Directions.
a. Return the section of the T5 fine-tuning code starting at "# # Ensure labels" and ending at "scaler = GradScaler()", copied word for word.
b. Using the T5 fine-tuning code, check each statement and answer yes or no, quoting the words that settle it: (i) the tokenizer and the model are both loaded from 't5-small'; (ii) the batch size is set to 8; (iii) the optimizer is AdamW with a learning rate of 5e-5.

In [None]:
# %pip install sentencepiece

# from transformers import T5Tokenizer, T5ForConditionalGeneration
# import torch
# import pandas as pd
# from torch.cuda.amp import autocast, GradScaler

# # Check if GPU is available
# device = torch.device("cuda" if torch.cuda.is_available() else "cpu")
# print(f"Using device: {device}")  # Should print "cuda" if GPU is detected

# # Load dataset
# qa_data = pd.read_csv('QA_datasets.csv')  # Contains question-answer pairs
# print(qa_data.columns)  # Verify column names

# # Load T5 model and tokenizer
# tokenizer = T5Tokenizer.from_pretrained('t5-small')
# model = T5ForConditionalGeneration.from_pretrained('t5-small').to(device)

# # Enable gradient checkpointing for memory efficiency
# model.gradient_checkpointing_enable()

# # Prepare training data
# inputs = tokenizer(["Question: " + q for q in qa_data['Question']], 
#                     truncation=True, padding=True, max_length=64, return_tensors='pt')

# labels = tokenizer([a for a in qa_data['Answer']], 
#                    truncation=True, padding=True, max_length=64, return_tensors='pt')

# # Move to GPU
# inputs, attention_mask = inputs['input_ids'].to(device), inputs['attention_mask'].to(device)
# labels = labels['input_ids'].to(device)

# # Ensure labels ignore padding tokens
# labels[labels == tokenizer.pad_token_id] = -100  

# # Optimizer and gradient scaler
# optimizer = torch.optim.AdamW(model.parameters(), lr=5e-5)
# scaler = GradScaler()

# # Training settings
# epochs = 5  # Increase epochs for better performance
# batch_size = 4
# accumulation_steps = 4  

# # Fine-tune T5 on GPU
# for epoch in range(epochs):
#     model.train()
#     optimizer.zero_grad()
#     total_loss = 0

#     for i in range(0, inputs.shape[0], batch_size):
#         batch_inputs = inputs[i:i+batch_size]
#         batch_labels = labels[i:i+batch_size]
#         batch_attention_mask = attention_mask[i:i+batch_size]

#         with autocast():  # Mixed precision
#             outputs = model(input_ids=batch_inputs, attention_mask=batch_attention_mask, labels=batch_labels)

Entries.
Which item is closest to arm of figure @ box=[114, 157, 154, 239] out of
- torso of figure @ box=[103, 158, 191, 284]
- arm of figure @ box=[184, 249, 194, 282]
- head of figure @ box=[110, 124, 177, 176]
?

Results for the exercise.
a.
# # Ensure labels ignore padding tokens
# labels[labels == tokenizer.pad_token_id] = -100  

# # Optimizer and gradient scaler
# optimizer = torch.optim.AdamW(model.parameters(), lr=5e-5)
# scaler = GradScaler()

b.
(i) Yes: "tokenizer = T5Tokenizer.from_pretrained('t5-small')" and "model = T5ForConditionalGeneration.from_pretrained('t5-small').to(device)"
(ii) No: "batch_size = 4"
(iii) Yes: "optimizer = torch.optim.AdamW(model.parameters(), lr=5e-5)"